The commission in an amended charge, accused Bello of diverting N80 billion of state funds in September 2015, four months before he assumed office.

But the state government faulted the charge describing it as “ridiculous” and “laughable”, argued that it is impossible, as the former governor was not yet in a position to access or misappropriate state funds at said time.

The state government in a statement signed by the Commissioner for Information and Communications, Kingsley Fanwo, had on February 7, 2024, accused the EFCC of being “infested with persons whose intents disagree with the noble intention of ‘Mr.
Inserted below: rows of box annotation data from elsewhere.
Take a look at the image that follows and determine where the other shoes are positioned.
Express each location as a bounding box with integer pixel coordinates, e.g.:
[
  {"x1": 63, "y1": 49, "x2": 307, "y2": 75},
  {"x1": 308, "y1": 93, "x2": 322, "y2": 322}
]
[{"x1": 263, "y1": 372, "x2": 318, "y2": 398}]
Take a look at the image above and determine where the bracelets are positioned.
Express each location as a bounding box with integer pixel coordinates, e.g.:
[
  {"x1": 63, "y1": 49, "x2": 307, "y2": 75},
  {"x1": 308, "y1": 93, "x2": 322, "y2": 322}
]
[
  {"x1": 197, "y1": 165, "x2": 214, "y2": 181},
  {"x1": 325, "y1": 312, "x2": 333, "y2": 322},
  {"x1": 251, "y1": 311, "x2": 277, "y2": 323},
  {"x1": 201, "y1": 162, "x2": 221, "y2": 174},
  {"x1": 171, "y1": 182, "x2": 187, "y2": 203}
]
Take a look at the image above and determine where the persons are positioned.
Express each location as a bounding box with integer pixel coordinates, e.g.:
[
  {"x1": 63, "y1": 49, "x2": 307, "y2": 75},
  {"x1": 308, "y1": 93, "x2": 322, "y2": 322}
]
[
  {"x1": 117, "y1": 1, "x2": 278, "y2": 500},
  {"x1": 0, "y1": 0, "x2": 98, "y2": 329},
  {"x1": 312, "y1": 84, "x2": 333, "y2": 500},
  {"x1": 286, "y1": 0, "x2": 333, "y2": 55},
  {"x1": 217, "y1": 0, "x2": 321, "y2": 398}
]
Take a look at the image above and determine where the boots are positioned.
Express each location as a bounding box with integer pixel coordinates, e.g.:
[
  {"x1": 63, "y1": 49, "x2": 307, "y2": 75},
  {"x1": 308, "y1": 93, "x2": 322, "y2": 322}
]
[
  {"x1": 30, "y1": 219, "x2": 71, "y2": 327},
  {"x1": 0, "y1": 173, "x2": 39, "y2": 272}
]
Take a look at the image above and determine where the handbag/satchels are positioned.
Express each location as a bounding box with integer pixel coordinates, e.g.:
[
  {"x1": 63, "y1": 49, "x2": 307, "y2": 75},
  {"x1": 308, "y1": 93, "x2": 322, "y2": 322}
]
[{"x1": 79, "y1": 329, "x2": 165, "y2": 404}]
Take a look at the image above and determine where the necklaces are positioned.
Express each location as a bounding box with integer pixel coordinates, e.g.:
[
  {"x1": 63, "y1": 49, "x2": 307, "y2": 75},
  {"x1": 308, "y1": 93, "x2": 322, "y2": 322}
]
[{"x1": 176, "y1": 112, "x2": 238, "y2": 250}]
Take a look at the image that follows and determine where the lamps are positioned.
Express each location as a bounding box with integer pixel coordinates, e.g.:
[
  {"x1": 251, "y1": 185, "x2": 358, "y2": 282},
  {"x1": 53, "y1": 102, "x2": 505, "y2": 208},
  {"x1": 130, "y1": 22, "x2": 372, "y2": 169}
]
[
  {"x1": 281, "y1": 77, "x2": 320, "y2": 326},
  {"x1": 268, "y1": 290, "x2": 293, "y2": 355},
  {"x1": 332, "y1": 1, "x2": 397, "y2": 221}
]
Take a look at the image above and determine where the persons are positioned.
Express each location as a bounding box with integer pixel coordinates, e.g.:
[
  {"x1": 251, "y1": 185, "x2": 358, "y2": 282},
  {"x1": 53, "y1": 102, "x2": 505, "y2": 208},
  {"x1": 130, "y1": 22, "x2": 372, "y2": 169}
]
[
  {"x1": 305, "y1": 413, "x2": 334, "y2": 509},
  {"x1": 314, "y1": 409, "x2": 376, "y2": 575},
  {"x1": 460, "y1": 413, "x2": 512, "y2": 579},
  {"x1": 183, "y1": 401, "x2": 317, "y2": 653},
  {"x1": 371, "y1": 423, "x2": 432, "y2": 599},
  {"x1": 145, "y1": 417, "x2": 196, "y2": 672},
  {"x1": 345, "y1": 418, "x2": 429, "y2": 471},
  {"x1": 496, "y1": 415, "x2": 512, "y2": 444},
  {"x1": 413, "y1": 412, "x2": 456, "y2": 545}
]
President’ to defeat corruption in Nigeria.”

EFCC, which joined Bello’s nephew Ali Bello, Dauda Sulaiman and Abdulsalam Hudu as co-accused, had said it is prosecuting them on an amended 17-count charge of money laundering, breach of trust and misappropriation of fund to tune of N84, 062,406,089.88.

The anti-graft agency had claimed in the amended charge that former governor Bello is still at large.

Count one of the charges reads, “That you, Ali Bello, Dauda Suleiman, Yahaya Adoza Bello (still at large) and Abdulsalam Hudu (still at large), sometime in September, 2015 in Abuja, within the jurisdiction of this Honourable Court, conspired amongst yourselves to convert the total sum of N80,246,470,089.88 (Eighty Billion, Two Hundred and Forty-six Million, Four Hundred and Seventy Thousand, Eighty-nine Naira, Eighty-eight Kobo), which sum you reasonably ought to have known forms part of the proceeds of your unlawful activity to wit: criminal breach of trust and you thereby committed an offence contrary to Section 18(b) and punishable under Section 15(3) of the Money Laundering (Prohibition) Act, 2011 as amended,” the EFCC said.

“While ex-Governor Yahaya Bello and Hudu are still at large, Ali Bello and Suleiman, first and second defendants respectively, who were present in court “pleaded not guilty” to all the charges when they were read to them.